* **Problem requirements**:
Each entry has to be copied exactly, with nothing missed.

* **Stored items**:
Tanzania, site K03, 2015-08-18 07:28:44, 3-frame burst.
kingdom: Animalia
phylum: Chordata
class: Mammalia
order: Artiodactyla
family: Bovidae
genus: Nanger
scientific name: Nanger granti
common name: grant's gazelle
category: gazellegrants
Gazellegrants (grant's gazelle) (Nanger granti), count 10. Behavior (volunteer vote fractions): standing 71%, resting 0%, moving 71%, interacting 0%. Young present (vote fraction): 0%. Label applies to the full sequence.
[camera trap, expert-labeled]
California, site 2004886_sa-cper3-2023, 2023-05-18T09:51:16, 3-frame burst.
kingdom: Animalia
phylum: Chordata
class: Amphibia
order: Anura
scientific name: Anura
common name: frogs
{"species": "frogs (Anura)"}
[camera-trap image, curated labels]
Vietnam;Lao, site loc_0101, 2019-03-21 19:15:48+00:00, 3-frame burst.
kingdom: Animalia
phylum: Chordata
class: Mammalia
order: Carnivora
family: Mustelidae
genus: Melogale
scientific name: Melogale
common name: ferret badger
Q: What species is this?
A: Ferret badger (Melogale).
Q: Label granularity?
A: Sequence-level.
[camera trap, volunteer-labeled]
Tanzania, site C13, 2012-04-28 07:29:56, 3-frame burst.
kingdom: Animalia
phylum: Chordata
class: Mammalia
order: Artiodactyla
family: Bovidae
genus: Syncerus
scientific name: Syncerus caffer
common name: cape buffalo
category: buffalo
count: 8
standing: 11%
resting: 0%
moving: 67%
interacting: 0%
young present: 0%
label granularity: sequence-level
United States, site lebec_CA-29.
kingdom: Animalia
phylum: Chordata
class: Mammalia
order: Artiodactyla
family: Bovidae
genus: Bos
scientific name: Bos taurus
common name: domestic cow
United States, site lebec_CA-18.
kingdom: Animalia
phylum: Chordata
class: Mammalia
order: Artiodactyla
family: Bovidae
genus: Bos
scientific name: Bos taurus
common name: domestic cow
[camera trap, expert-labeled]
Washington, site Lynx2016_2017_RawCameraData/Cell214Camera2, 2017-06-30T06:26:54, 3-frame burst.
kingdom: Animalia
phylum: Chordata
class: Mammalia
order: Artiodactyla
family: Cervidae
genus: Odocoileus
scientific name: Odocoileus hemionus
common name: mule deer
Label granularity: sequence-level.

* **Solution for this task**:
Tanzania, site K03, 2015-08-18 07:28:44, 3-frame burst.
kingdom: Animalia
phylum: Chordata
class: Mammalia
order: Artiodactyla
family: Bovidae
genus: Nanger
scientific name: Nanger granti
common name: grant's gazelle
category: gazellegrants
Gazellegrants (grant's gazelle) (Nanger granti), count 10. Behavior (volunteer vote fractions): standing 71%, resting 0%, moving 71%, interacting 0%. Young present (vote fraction): 0%. Label applies to the full sequence.
[camera trap, expert-labeled]
California, site 2004886_sa-cper3-2023, 2023-05-18T09:51:16, 3-frame burst.
kingdom: Animalia
phylum: Chordata
class: Amphibia
order: Anura
scientific name: Anura
common name: frogs
{"species": "frogs (Anura)"}
[camera-trap image, curated labels]
Vietnam;Lao, site loc_0101, 2019-03-21 19:15:48+00:00, 3-frame burst.
kingdom: Animalia
phylum: Chordata
class: Mammalia
order: Carnivora
family: Mustelidae
genus: Melogale
scientific name: Melogale
common name: ferret badger
Q: What species is this?
A: Ferret badger (Melogale).
Q: Label granularity?
A: Sequence-level.
[camera trap, volunteer-labeled]
Tanzania, site C13, 2012-04-28 07:29:56, 3-frame burst.
kingdom: Animalia
phylum: Chordata
class: Mammalia
order: Artiodactyla
family: Bovidae
genus: Syncerus
scientific name: Syncerus caffer
common name: cape buffalo
category: buffalo
count: 8
standing: 11%
resting: 0%
moving: 67%
interacting: 0%
young present: 0%
label granularity: sequence-level
United States, site lebec_CA-29.
kingdom: Animalia
phylum: Chordata
class: Mammalia
order: Artiodactyla
family: Bovidae
genus: Bos
scientific name: Bos taurus
common name: domestic cow
United States, site lebec_CA-18.
kingdom: Animalia
phylum: Chordata
class: Mammalia
order: Artiodactyla
family: Bovidae
genus: Bos
scientific name: Bos taurus
common name: domestic cow
[camera trap, expert-labeled]
Washington, site Lynx2016_2017_RawCameraData/Cell214Camera2, 2017-06-30T06:26:54, 3-frame burst.
kingdom: Animalia
phylum: Chordata
class: Mammalia
order: Artiodactyla
family: Cervidae
genus: Odocoileus
scientific name: Odocoileus hemionus
common name: mule deer
Label granularity: sequence-level.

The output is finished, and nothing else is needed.